Bu yola ilk adımımı attığımda karşıma tehlikeli insanların çıkacağını biliyordum ve onların kötü ahlaklı olduklarının farkındaydım. Fakat yine de her iyiliğin içinde bir kötülüğün, her kötülüğün içinde de bir iyiliğin olduğunu düşünenlerdenim.
Bu tehlikeli insanların içinde elbette vicdan muhasebesi yapabilenler olacaktı, kötünün iyisi olanlar vardı tabii ki. Ama şimdiye kadar karşıma hiç çıkmamıştı, belki ileride bu düşünceme uyan birileriyle tanışırdım çünkü kötüye zarar vermek insanı gitgide ona çevirebilir. Ben onlar gibi olmak istemiyorum, onlara dönüşmek benim cehennemim olur fakat içimdeki o tuhaf tarafın da farkındayım.
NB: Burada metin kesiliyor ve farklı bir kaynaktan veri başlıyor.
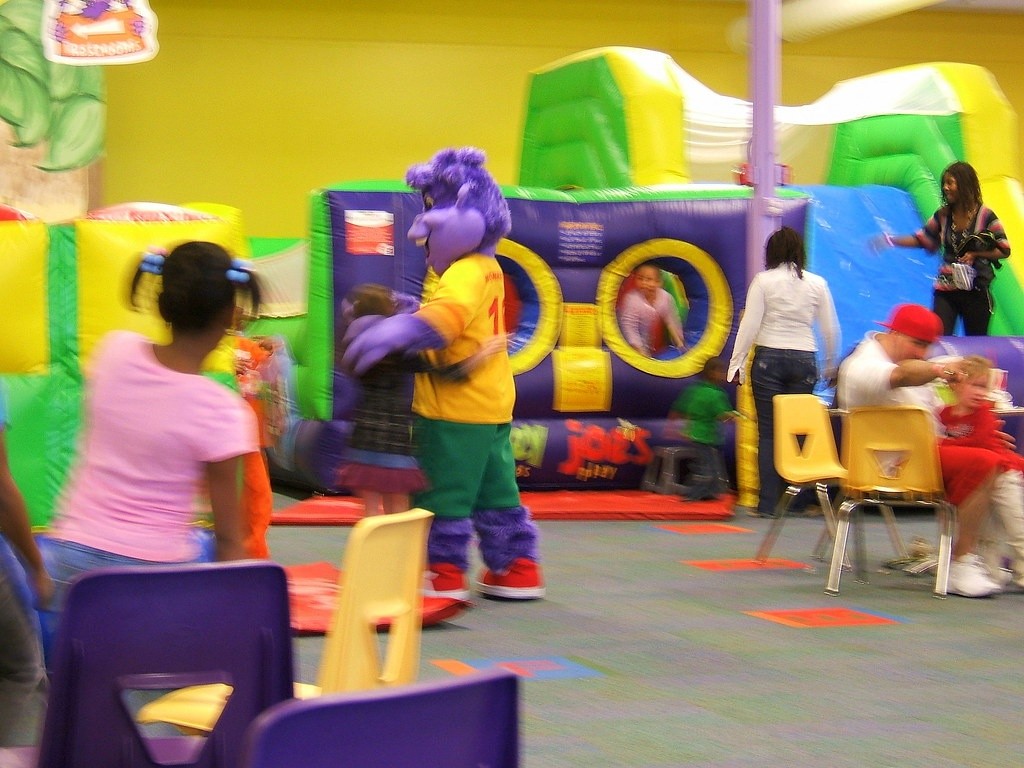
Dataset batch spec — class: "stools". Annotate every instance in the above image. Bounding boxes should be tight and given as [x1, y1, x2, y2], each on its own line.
[644, 445, 728, 496]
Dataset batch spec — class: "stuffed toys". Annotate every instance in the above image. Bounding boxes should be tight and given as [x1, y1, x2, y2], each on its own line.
[340, 146, 544, 600]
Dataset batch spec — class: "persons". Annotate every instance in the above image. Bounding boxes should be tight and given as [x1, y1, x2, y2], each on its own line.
[871, 162, 1011, 336]
[40, 241, 261, 609]
[838, 303, 1016, 598]
[621, 265, 685, 358]
[237, 333, 272, 559]
[0, 382, 55, 747]
[663, 357, 737, 499]
[936, 348, 1024, 587]
[343, 285, 515, 518]
[727, 227, 842, 519]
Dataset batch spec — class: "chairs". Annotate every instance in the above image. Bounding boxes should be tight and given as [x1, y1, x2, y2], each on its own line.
[1, 559, 294, 768]
[237, 672, 518, 768]
[749, 394, 911, 573]
[824, 407, 957, 601]
[134, 508, 434, 739]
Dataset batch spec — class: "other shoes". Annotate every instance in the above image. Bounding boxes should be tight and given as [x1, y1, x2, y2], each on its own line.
[744, 506, 778, 519]
[951, 263, 975, 291]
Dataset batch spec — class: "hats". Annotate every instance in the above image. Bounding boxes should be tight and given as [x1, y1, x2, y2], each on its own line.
[873, 305, 939, 344]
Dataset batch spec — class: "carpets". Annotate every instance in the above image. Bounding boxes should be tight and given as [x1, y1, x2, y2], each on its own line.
[266, 494, 735, 526]
[275, 559, 474, 635]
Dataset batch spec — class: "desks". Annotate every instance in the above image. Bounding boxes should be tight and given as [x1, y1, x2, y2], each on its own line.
[989, 404, 1024, 418]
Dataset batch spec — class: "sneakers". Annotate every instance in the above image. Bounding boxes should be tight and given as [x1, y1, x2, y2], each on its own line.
[947, 553, 1001, 597]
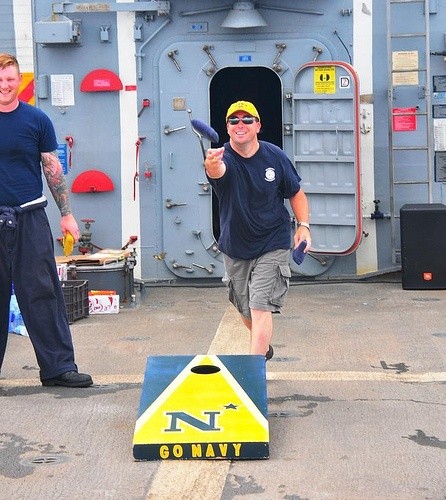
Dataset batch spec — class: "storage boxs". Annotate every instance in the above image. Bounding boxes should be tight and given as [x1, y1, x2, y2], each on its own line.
[60, 279, 89, 324]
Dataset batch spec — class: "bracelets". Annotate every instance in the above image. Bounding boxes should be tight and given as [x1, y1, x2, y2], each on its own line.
[297, 222, 310, 232]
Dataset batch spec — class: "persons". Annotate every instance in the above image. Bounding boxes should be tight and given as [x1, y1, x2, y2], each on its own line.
[205, 100, 312, 359]
[0, 52, 94, 389]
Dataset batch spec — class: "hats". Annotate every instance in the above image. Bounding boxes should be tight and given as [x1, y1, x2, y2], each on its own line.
[225, 100, 260, 123]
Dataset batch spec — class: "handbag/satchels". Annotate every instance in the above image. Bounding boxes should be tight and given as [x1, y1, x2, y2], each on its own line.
[7, 293, 27, 335]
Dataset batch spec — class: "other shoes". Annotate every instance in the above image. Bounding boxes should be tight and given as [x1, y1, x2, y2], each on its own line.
[42, 370, 93, 386]
[265, 345, 273, 359]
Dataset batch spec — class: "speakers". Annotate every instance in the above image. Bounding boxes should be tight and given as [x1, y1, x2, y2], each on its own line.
[399, 203, 446, 290]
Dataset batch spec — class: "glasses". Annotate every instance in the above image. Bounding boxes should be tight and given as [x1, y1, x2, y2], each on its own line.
[226, 115, 255, 125]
Şu an bunu sorguluyorum çünkü girdiğim karakter ve kendi kişiliğim arasında bir vicdan muhasebesi içerisindeyim. Georgina'nın sınırları yoktur, eğer o roldeyken birinin ölümüne sebep olursam bu kendi karakterimi nasıl etkiler? Bu amaç uğruna ne kadar ileri gidebilirim?
Kendimle girdiğim tartışmayı haklı bir sonuç çıkaramadan bitirmek zorunda kaldım çünkü başlıyorduk.
Şafak vaktine yakın Jacop eve gelip kadınları zorla arabasına bindirmişti, peşinden takibe almıştık. Arabanın içinde Özgür, ben ve Drake vardı. Ona hala güvenmiyorduk ve asla da güvenmeyecektik.
Kısa bir yolculuğun ardından Jacop ıssız bir yerde durmuştu, terk edilmiş bir fabrikaya benziyordu. Depo diye adlandırdıkları, kadınları esir ettikleri yer burasıydı.
Güneşin doğuşunu beklerken geçirdik, Jacop'ın beklediği kişi daha yeni gelmişti. Bizim arabanın ardında iki araba daha vardı, içerisindekiler Drake'in adamlarıydı. Muhtemelen çatışma çıkacaktı, silah kullanmayı bilmediğim için özgüvenim zedelenmişti biraz.
"Hadi," diyen Özgürle indik arabadan. Adamlar yanımıza geldiklerinde Drake onlardan fabrikanın etrafını çevrelemelerini istedi, onlar uzaklaşırken ikimiz de Özgür'e döndük. "İçeride nasıl bir ortam olduğunu bilmiyoruz, kaç kadın var ve durumları ne öğrenmemiz gerekiyor." dediğinde devreye ben girdim.
"O iş bende, hem öndeki adamları da etkisizleştiririm." dedim. Özgür tam itiraz edecekti ki kemerimin içine daha önceden sıkıştırdığım bıçağı çıkardım, sonrasında pantolonun iç cebinden küçük aleti çıkardım. Dışarıdan ufak bir şey gibi görünüyordu ama ortasındaki yere tırnağımı geçirdiğimde boyutu ikiye katlanmıştı, yan tarafındaki düğmeye bastığımdaysa elektrik veriyordu.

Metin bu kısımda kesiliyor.